Developer, residents at odds over Oakwood
First Interstate has a plan for the former Oakwood Club property. Citizens for Oakwood have a plan. But, so far, the City of Cleveland Heights does not.
According to Howard Thompson, the city’s new director of economic development, the city has not conducted a feasibility study or examined how the property fits into an economic development plan for the area. The city learned about the First Interstate proposal to develop the property into big-box retail and upscale housing at noon on Dec. 29, when First Interstate sent its press release to the media.
“The developer has not yet submitted the proposal to the city,” said Mayor Ed Kelley. "I'll need to learn more about the developer and see the actual proposal before I can comment. I am looking forward to a lively public discourse on this issue."

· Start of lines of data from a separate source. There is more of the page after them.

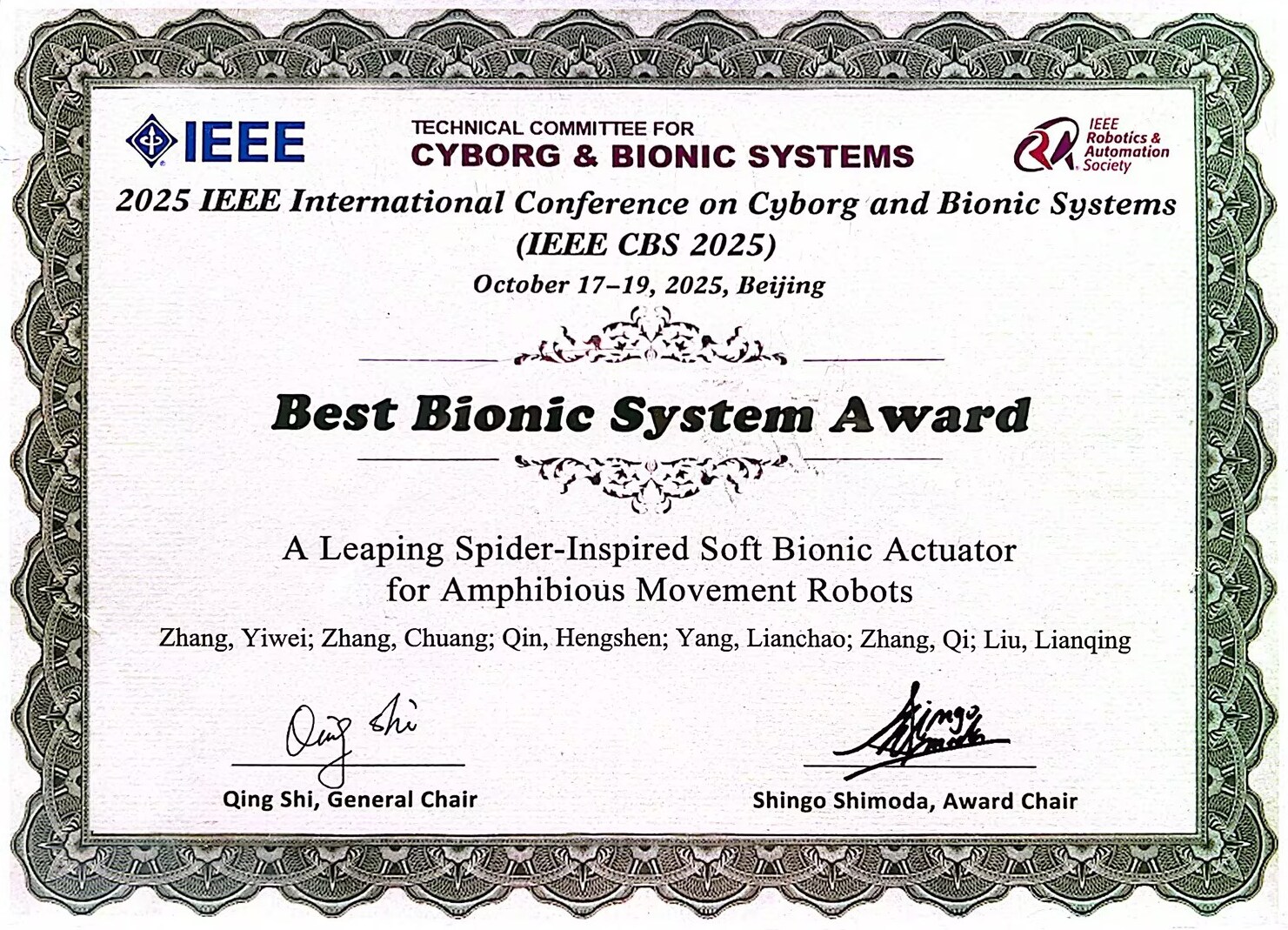 IEEE

TECHNICAL COMMITTEE FOR
CYBORG & BIONIC SYSTEMS

IEEE
Robotics &
Automation
Society

2025 IEEE International Conference on Cyborg and Bionic Systems
(IEEE CBS 2025)
October 17–19, 2025, Beijing

Best Bionic System Award

A Leaping Spider-Inspired Soft Bionic Actuator for Amphibious Movement Robots

Zhang, Yiwei; Zhang, Chuang; Qin, Hengshen; Yang, Lianchao; Zhang, Qi; Liu, Lianqing

Qing Shi

Qing Shi, General Chair

Shingo Shimoda

Shingo Shimoda, Award Chair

First Interstate announced that it has purchased the 62 acres of the Oakwood property that lie within South Euclid and that it has an option to purchase the remaining 92 acres that lie within Cleveland Heights. The company plans to create value-based big-box retail, such as Costco and Home Depot, develop upscale housing surrounding the former clubhouse and donate two separate parcels, 66 acres, 45 percent of the total land, to the two cities for use as public parks. No details about how the donated land would be developed into parkland or how the cities would maintain the parks were available.

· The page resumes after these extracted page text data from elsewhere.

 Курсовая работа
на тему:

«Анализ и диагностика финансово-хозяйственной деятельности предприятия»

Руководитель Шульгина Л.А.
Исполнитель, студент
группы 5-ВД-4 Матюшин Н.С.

Citizens for Oakwood, a Cleveland Heights-based group headed by Severance Neighborhood Organization president Fran Mentch, say that they will continue to pursue their plan to have the entire acreage become a public park. “We have a plan and our plan has not changed,” said Mentch.

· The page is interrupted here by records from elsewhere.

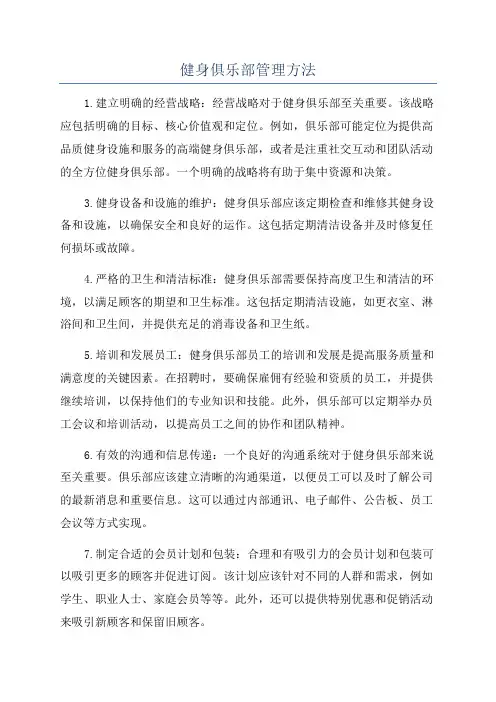 健身俱乐部管理方法

1.建立明确的经营战略：经营战略对于健身俱乐部至关重要。该战略应包括明确的目标、核心价值观和定位。例如，俱乐部可能定位为提供高品质健身设施和服务的高端健身俱乐部，或者是注重社交互动和团队活动的全方位健身俱乐部。一个明确的战略将有助于集中资源和决策。

3.健身设备和设施的维护：健身俱乐部应该定期检查和维修其健身设备和设施，以确保安全和良好的运作。这包括定期清洁设备并及时修复任何损坏或故障。

4.严格的卫生和清洁标准：健身俱乐部需要保持高度卫生和清洁的环境，以满足顾客的期望和卫生标准。这包括定期清洁设施，如更衣室、淋浴间和卫生间，并提供充足的消毒设备和卫生纸。

5.培训和发展员工：健身俱乐部员工的培训和发展是提高服务质量和满意度的关键因素。在招聘时，要确保雇佣有经验和资质的员工，并提供继续培训，以保持他们的专业知识和技能。此外，俱乐部可以定期举办员工会议和培训活动，以提高员工之间的协作和团队精神。

6.有效的沟通和信息传递：一个良好的沟通系统对于健身俱乐部来说至关重要。俱乐部应该建立清晰的沟通渠道，以便员工可以及时了解公司的最新消息和重要信息。这可以通过内部通讯、电子邮件、公告板、员工会议等方式实现。

7.制定合适的会员计划和包装：合理和有吸引力的会员计划和包装可以吸引更多的顾客并促进订阅。该计划应该针对不同的人群和需求，例如学生、职业人士、家庭会员等等。此外，还可以提供特别优惠和促销活动来吸引新顾客和保留旧顾客。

Citizens for Oakwood has launched a campaign to raise $1 million. “Raising this amount,” said Mentch, “will show community support to grantmakers who might then be inclined to provide the remaining money needed. Both Metroparks and the West Creek Preservation Committee have had positive conversations with Citizens for Oakwood about holding and managing the property once it is purchased.”
The land in both cities is currently zoned residential and the developer must first have the cities rezone the land before any development could occur.
“Don't get me wrong,” said Mentch, “We need developers. I would love for him to use his ingenuity and drive to reconfigure and rebuild some of our old commercial areas. But we need Oakwood Park more.”
Deanna Bremer Fiher is the executive director of FutureHeights.